StringBuilder vs StringBuffer vs String.concat - done right

illustration
How long is a piece of String?

Introduction

Concatenation of Strings is very easy in Java - all you need is a '+'. It can't get any easier than that, right? Unfortunately there are a few pitfalls. One thing you should remember from your first Java lessons is a small albeit important detail: String objects are immutable. Once constructed they cannot be changed anymore.

Whenever you "change" the value of a String you create a new object and make that variable reference this new object. Appending a String to another existing one is the same kind of deal: a new String containing the stuff from both is created and the old one is dropped.

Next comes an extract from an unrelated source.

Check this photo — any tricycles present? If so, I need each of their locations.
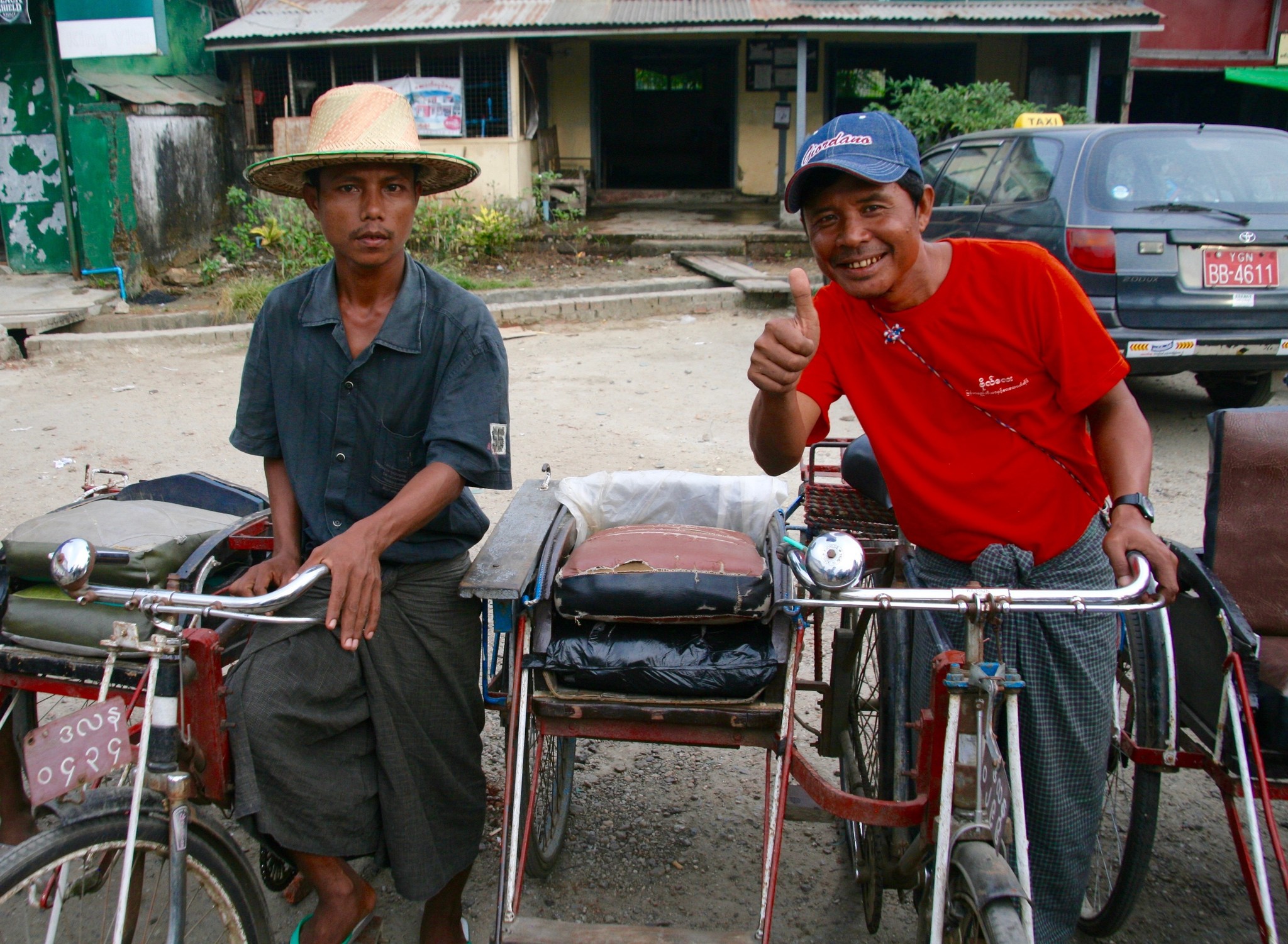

You might wonder why Strings are immutable in first place. There are two very compelling reasons for it:

  1. Immutable basic types makes things easier. If you pass a String to a function you can be sure that its value won't change.
  2. Security. With mutable Strings one could bypass security checks by changing the value right after the check. (Same thing as the first point, really.)

The performance impact of String.concat()

Each time you append something via '+' (String.concat()) a new String is created, the old stuff is copied, the new stuff is appended, and the old String is thrown away. The bigger the String gets the longer it takes - there is more to copy and more garbage is produced.

Creating a String with a length of 65536 (character by character) already takes about 22 seconds on an AMD64 X2 4200+. The following diagram illustrates the exponentially growing amount of required time:

String.concat() - exponential growth
Figure 1: StringBuilder vs StringBuffer vs String.concat

StringBuilder and StringBuffer are also shown, but at this scale they are right onto the x-axis. As you can see String.concat() is slow. Amazingly slow in fact. It's so bad that the guys over at FindBugs added a detector for String.concat inside loops to their static code analysis tool.

When to use '+'

Using the '+' operator for concatenation isn't bad per se though. It's very readable and it doesn't necessarily affect performance. Let's take a look at the kind of situations where you should use '+'.

a) Multi-line Strings:

String text=
    "line 1\n"+
    "line 2\n"+
    "line 3";

Since Java doesn't feature a proper multi-line String construct like other languages, this kind of pattern is often used. If you really have to you can embed massive blocks of text this way and there are no downsides at all. The compiler creates a single String out of this mess and no concatenation happens at runtime.

b) Short messages and the like:

System.out.println("x:"+x+" y:"+y);

The compiler transforms this to:

System.out.println((new StringBuilder()).append("x:").append(x).append(" y:").append(y).toString());

Looks pretty silly, doesn't it? Well, it's great that you don't have to write that kind of code yourself. ;)

If you're interested in byte code generation: Accordingly to Arno Unkrig (the amazing dude behind Janino) the optimal strategy is to use String.concat() for 2 or 3 operands, and StringBuilder for 4 or more operands (if available - otherwise StringBuffer). Sun's compiler always uses StringBuilder/StringBuffer though. Well, the difference is pretty negligible.

When to use StringBuilder and StringBuffer

This one is easy to remember: use 'em whenever you assembe a String in a loop. If it's a short piece of example code, a test program, or something completely unimportant you won't necessarily need that though. Just keep in mind that '+' isn't always a good idea.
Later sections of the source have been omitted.